▶ **What to do**
Copy each of the following items word for word, keeping every line and its punctuation unchanged.

▶ **Supplied entries**
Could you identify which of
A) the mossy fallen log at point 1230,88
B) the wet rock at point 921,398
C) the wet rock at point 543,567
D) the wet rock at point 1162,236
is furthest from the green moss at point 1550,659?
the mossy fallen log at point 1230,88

▶ **Expected output**
Could you identify which of
A) the mossy fallen log at point 1230,88
B) the wet rock at point 921,398
C) the wet rock at point 543,567
D) the wet rock at point 1162,236
is furthest from the green moss at point 1550,659?
the mossy fallen log at point 1230,88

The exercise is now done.